Kihoon Jeong est né en 1980 et vit et travaille actuellement à Séoul, en Corée du Sud. Le monde de l’œuvre de Kihoon Jeong concerne une attitude / action unique qui résiste à un système énorme, à des groupes standardisés, à une culture unifiée et à une réglementation forcée. Son travail commence par la question suivante : que ferions-nous si nous ne sommes pas en mesure de transformer la structure sociale et les coutumes à la dimension collective?
Il va à l’encontre de la vanité, des choses négligées, de l’activité irrégulière et de la logique du marché en tentant de modifier à la minute des unités microscopiques à un niveau partiel et de reculer depuis la logique du pouvoir au sein de la structure sociale.

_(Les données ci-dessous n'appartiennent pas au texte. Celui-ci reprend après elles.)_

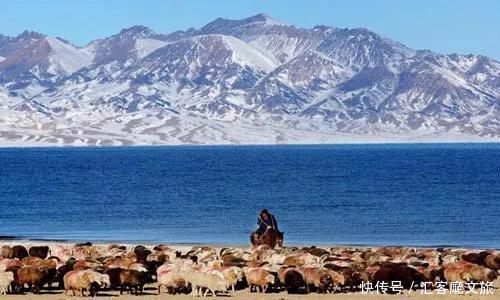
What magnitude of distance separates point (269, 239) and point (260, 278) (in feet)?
48.0

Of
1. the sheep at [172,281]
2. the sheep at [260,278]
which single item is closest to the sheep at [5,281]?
the sheep at [172,281]

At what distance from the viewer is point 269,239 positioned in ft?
172

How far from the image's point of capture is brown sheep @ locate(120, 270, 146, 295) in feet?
125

Yangachi est né 1970 à Busan en Corée du Sud et est diplômé d’un B.F.A en sculpture de l’Université de Suwon et d’une maîtrise en arts médiatiques de l’Université Yonsei, à Séoul. Il s’intéresse à l’écran, au film, à la surveillance. L’artiste accumule des épisodes, recueille des informations et les transforme en “ signes ” pour les éditer par séquence. Il procède ensuite à des superposition de signes et les met dans une relation de fonction explicative. Yangachi étend sa réalité et ses expériences et les reflètent dans la société coréenne contemporaine pour la critiquer.

Afour Rhizome (ou A4 Rhizome ou A4rizm) est un des noms d’artiste choisi par Kyoo Seok Choi (né à Séoul, Corée du Sud, en 1976), diplomé de l’Université Paris VIII. Ce nom plutôt neutre désigne son travail et son projet d’une construction des archives de savoirs, des œuvres d’art et de soi. Le choix de nom pose la question : “ qu’est-ce qu’un artiste ? ”
Une de ses oeuvres s’appelle Boules de Dictionnaire où une feuille du dictionnaire Le Petit Robert “ récupérée ” est transformée en une boule en gardant la visibilité du numéro de page, elle est rangée dans une boîte à bijoux “ récupérée ” et est présentée. Quelques boules sont vendues à la pièce avec un prix fixé librement par l’acheteur au marché aux puces. Les parcours de ces objets, les prix de vente, les dates et les lieux de vente, les noms, les adresses email de l’acheteur et le détail des dépenses sont documentés. Ce document est intégré dans le processus de construction de cette œuvre elle-même et est également exposé en tant qu’élément de l’œuvre.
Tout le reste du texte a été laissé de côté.